Requirement> Reproduce each line of the data below word for word, keeping every character unchanged.

Stored data>
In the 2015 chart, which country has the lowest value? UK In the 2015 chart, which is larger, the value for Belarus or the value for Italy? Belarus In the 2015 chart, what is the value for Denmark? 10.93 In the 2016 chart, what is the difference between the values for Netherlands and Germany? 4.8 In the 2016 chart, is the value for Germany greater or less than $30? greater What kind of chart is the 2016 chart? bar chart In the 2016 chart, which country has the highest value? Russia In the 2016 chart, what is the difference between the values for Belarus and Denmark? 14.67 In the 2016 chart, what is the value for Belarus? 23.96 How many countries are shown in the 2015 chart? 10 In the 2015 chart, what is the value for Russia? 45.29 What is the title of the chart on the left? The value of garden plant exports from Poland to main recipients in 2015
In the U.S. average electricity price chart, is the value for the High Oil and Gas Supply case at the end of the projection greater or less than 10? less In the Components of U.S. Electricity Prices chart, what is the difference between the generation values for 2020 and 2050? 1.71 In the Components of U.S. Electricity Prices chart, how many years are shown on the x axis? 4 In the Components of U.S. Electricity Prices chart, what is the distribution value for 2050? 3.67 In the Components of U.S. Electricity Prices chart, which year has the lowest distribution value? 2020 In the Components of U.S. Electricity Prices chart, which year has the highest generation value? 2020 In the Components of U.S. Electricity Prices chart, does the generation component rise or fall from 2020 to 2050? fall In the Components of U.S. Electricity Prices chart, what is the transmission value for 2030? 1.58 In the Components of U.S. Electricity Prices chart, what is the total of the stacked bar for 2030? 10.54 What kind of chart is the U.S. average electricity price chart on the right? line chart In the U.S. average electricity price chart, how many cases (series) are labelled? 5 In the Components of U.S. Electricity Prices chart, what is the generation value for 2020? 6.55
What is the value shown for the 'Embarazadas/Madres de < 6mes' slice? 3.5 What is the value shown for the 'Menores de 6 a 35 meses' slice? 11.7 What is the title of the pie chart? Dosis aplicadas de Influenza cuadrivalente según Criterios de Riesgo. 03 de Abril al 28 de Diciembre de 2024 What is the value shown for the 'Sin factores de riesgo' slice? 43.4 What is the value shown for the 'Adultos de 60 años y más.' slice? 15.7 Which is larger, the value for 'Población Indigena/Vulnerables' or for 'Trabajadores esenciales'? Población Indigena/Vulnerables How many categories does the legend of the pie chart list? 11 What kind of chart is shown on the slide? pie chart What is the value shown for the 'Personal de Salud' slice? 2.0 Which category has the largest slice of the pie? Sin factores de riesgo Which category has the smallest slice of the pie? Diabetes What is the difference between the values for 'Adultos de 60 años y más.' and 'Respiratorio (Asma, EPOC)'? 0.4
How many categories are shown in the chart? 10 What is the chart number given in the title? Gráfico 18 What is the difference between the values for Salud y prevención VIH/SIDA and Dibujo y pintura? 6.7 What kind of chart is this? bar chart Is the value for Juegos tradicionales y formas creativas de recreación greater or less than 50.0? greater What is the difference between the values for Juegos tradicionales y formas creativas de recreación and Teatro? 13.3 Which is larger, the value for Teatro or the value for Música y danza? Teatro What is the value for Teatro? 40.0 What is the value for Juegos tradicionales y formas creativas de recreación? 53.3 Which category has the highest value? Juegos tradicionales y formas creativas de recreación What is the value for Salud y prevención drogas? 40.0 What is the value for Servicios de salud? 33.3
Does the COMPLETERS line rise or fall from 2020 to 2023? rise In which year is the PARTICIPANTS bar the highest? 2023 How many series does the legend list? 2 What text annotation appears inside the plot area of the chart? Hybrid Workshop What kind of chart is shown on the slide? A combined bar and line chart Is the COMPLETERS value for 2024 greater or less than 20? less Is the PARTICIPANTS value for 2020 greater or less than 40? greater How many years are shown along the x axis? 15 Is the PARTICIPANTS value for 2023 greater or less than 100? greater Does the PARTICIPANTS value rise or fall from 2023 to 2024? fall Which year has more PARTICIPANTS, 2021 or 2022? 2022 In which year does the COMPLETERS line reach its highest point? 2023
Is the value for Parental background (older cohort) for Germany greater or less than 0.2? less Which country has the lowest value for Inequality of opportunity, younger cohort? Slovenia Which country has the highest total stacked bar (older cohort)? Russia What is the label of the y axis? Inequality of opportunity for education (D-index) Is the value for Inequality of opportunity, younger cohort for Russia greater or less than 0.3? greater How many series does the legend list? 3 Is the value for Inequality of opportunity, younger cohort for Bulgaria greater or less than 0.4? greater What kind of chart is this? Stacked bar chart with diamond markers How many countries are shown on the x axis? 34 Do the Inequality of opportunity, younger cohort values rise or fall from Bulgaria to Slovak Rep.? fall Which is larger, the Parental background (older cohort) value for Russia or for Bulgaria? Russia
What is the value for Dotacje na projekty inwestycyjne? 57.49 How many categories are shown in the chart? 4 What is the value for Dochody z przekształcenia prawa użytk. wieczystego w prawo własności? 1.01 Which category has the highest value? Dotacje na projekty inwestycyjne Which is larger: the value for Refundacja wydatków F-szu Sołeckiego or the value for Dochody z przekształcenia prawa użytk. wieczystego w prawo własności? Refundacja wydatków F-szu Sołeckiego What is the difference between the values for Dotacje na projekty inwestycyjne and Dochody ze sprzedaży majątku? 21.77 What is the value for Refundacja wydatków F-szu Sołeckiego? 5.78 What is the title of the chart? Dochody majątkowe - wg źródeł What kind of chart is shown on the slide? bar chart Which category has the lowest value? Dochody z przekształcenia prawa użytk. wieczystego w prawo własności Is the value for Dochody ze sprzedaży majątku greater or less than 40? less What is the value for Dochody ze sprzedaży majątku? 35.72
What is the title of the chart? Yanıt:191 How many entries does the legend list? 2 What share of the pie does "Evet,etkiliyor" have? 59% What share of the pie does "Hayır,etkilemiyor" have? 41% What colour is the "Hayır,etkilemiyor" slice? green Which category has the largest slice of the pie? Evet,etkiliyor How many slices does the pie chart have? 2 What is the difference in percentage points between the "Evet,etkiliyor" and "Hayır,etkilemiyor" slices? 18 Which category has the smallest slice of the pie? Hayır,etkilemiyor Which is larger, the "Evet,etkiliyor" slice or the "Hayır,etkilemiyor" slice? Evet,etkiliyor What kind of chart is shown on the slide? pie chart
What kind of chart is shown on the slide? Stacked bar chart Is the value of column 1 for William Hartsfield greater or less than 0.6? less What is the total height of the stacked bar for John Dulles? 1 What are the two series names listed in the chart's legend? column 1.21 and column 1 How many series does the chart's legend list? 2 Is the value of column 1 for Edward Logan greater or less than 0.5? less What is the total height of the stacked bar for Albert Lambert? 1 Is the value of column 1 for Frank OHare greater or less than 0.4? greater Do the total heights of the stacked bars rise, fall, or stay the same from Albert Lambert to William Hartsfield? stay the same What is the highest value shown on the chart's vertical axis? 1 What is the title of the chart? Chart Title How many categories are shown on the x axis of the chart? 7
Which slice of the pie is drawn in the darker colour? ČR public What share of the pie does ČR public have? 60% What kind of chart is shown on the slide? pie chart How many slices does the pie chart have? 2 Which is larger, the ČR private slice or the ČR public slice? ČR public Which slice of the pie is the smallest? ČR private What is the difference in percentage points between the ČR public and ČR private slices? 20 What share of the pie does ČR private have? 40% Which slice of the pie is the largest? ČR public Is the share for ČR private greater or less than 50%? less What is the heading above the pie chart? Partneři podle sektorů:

Response area>
In the 2015 chart, which country has the lowest value? UK In the 2015 chart, which is larger, the value for Belarus or the value for Italy? Belarus In the 2015 chart, what is the value for Denmark? 10.93 In the 2016 chart, what is the difference between the values for Netherlands and Germany? 4.8 In the 2016 chart, is the value for Germany greater or less than $30? greater What kind of chart is the 2016 chart? bar chart In the 2016 chart, which country has the highest value? Russia In the 2016 chart, what is the difference between the values for Belarus and Denmark? 14.67 In the 2016 chart, what is the value for Belarus? 23.96 How many countries are shown in the 2015 chart? 10 In the 2015 chart, what is the value for Russia? 45.29 What is the title of the chart on the left? The value of garden plant exports from Poland to main recipients in 2015
In the U.S. average electricity price chart, is the value for the High Oil and Gas Supply case at the end of the projection greater or less than 10? less In the Components of U.S. Electricity Prices chart, what is the difference between the generation values for 2020 and 2050? 1.71 In the Components of U.S. Electricity Prices chart, how many years are shown on the x axis? 4 In the Components of U.S. Electricity Prices chart, what is the distribution value for 2050? 3.67 In the Components of U.S. Electricity Prices chart, which year has the lowest distribution value? 2020 In the Components of U.S. Electricity Prices chart, which year has the highest generation value? 2020 In the Components of U.S. Electricity Prices chart, does the generation component rise or fall from 2020 to 2050? fall In the Components of U.S. Electricity Prices chart, what is the transmission value for 2030? 1.58 In the Components of U.S. Electricity Prices chart, what is the total of the stacked bar for 2030? 10.54 What kind of chart is the U.S. average electricity price chart on the right? line chart In the U.S. average electricity price chart, how many cases (series) are labelled? 5 In the Components of U.S. Electricity Prices chart, what is the generation value for 2020? 6.55
What is the value shown for the 'Embarazadas/Madres de < 6mes' slice? 3.5 What is the value shown for the 'Menores de 6 a 35 meses' slice? 11.7 What is the title of the pie chart? Dosis aplicadas de Influenza cuadrivalente según Criterios de Riesgo. 03 de Abril al 28 de Diciembre de 2024 What is the value shown for the 'Sin factores de riesgo' slice? 43.4 What is the value shown for the 'Adultos de 60 años y más.' slice? 15.7 Which is larger, the value for 'Población Indigena/Vulnerables' or for 'Trabajadores esenciales'? Población Indigena/Vulnerables How many categories does the legend of the pie chart list? 11 What kind of chart is shown on the slide? pie chart What is the value shown for the 'Personal de Salud' slice? 2.0 Which category has the largest slice of the pie? Sin factores de riesgo Which category has the smallest slice of the pie? Diabetes What is the difference between the values for 'Adultos de 60 años y más.' and 'Respiratorio (Asma, EPOC)'? 0.4
How many categories are shown in the chart? 10 What is the chart number given in the title? Gráfico 18 What is the difference between the values for Salud y prevención VIH/SIDA and Dibujo y pintura? 6.7 What kind of chart is this? bar chart Is the value for Juegos tradicionales y formas creativas de recreación greater or less than 50.0? greater What is the difference between the values for Juegos tradicionales y formas creativas de recreación and Teatro? 13.3 Which is larger, the value for Teatro or the value for Música y danza? Teatro What is the value for Teatro? 40.0 What is the value for Juegos tradicionales y formas creativas de recreación? 53.3 Which category has the highest value? Juegos tradicionales y formas creativas de recreación What is the value for Salud y prevención drogas? 40.0 What is the value for Servicios de salud? 33.3
Does the COMPLETERS line rise or fall from 2020 to 2023? rise In which year is the PARTICIPANTS bar the highest? 2023 How many series does the legend list? 2 What text annotation appears inside the plot area of the chart? Hybrid Workshop What kind of chart is shown on the slide? A combined bar and line chart Is the COMPLETERS value for 2024 greater or less than 20? less Is the PARTICIPANTS value for 2020 greater or less than 40? greater How many years are shown along the x axis? 15 Is the PARTICIPANTS value for 2023 greater or less than 100? greater Does the PARTICIPANTS value rise or fall from 2023 to 2024? fall Which year has more PARTICIPANTS, 2021 or 2022? 2022 In which year does the COMPLETERS line reach its highest point? 2023
Is the value for Parental background (older cohort) for Germany greater or less than 0.2? less Which country has the lowest value for Inequality of opportunity, younger cohort? Slovenia Which country has the highest total stacked bar (older cohort)? Russia What is the label of the y axis? Inequality of opportunity for education (D-index) Is the value for Inequality of opportunity, younger cohort for Russia greater or less than 0.3? greater How many series does the legend list? 3 Is the value for Inequality of opportunity, younger cohort for Bulgaria greater or less than 0.4? greater What kind of chart is this? Stacked bar chart with diamond markers How many countries are shown on the x axis? 34 Do the Inequality of opportunity, younger cohort values rise or fall from Bulgaria to Slovak Rep.? fall Which is larger, the Parental background (older cohort) value for Russia or for Bulgaria? Russia
What is the value for Dotacje na projekty inwestycyjne? 57.49 How many categories are shown in the chart? 4 What is the value for Dochody z przekształcenia prawa użytk. wieczystego w prawo własności? 1.01 Which category has the highest value? Dotacje na projekty inwestycyjne Which is larger: the value for Refundacja wydatków F-szu Sołeckiego or the value for Dochody z przekształcenia prawa użytk. wieczystego w prawo własności? Refundacja wydatków F-szu Sołeckiego What is the difference between the values for Dotacje na projekty inwestycyjne and Dochody ze sprzedaży majątku? 21.77 What is the value for Refundacja wydatków F-szu Sołeckiego? 5.78 What is the title of the chart? Dochody majątkowe - wg źródeł What kind of chart is shown on the slide? bar chart Which category has the lowest value? Dochody z przekształcenia prawa użytk. wieczystego w prawo własności Is the value for Dochody ze sprzedaży majątku greater or less than 40? less What is the value for Dochody ze sprzedaży majątku? 35.72
What is the title of the chart? Yanıt:191 How many entries does the legend list? 2 What share of the pie does "Evet,etkiliyor" have? 59% What share of the pie does "Hayır,etkilemiyor" have? 41% What colour is the "Hayır,etkilemiyor" slice? green Which category has the largest slice of the pie? Evet,etkiliyor How many slices does the pie chart have? 2 What is the difference in percentage points between the "Evet,etkiliyor" and "Hayır,etkilemiyor" slices? 18 Which category has the smallest slice of the pie? Hayır,etkilemiyor Which is larger, the "Evet,etkiliyor" slice or the "Hayır,etkilemiyor" slice? Evet,etkiliyor What kind of chart is shown on the slide? pie chart
What kind of chart is shown on the slide? Stacked bar chart Is the value of column 1 for William Hartsfield greater or less than 0.6? less What is the total height of the stacked bar for John Dulles? 1 What are the two series names listed in the chart's legend? column 1.21 and column 1 How many series does the chart's legend list? 2 Is the value of column 1 for Edward Logan greater or less than 0.5? less What is the total height of the stacked bar for Albert Lambert? 1 Is the value of column 1 for Frank OHare greater or less than 0.4? greater Do the total heights of the stacked bars rise, fall, or stay the same from Albert Lambert to William Hartsfield? stay the same What is the highest value shown on the chart's vertical axis? 1 What is the title of the chart? Chart Title How many categories are shown on the x axis of the chart? 7
Which slice of the pie is drawn in the darker colour? ČR public What share of the pie does ČR public have? 60% What kind of chart is shown on the slide? pie chart How many slices does the pie chart have? 2 Which is larger, the ČR private slice or the ČR public slice? ČR public Which slice of the pie is the smallest? ČR private What is the difference in percentage points between the ČR public and ČR private slices? 20 What share of the pie does ČR private have? 40% Which slice of the pie is the largest? ČR public Is the share for ČR private greater or less than 50%? less What is the heading above the pie chart? Partneři podle sektorů:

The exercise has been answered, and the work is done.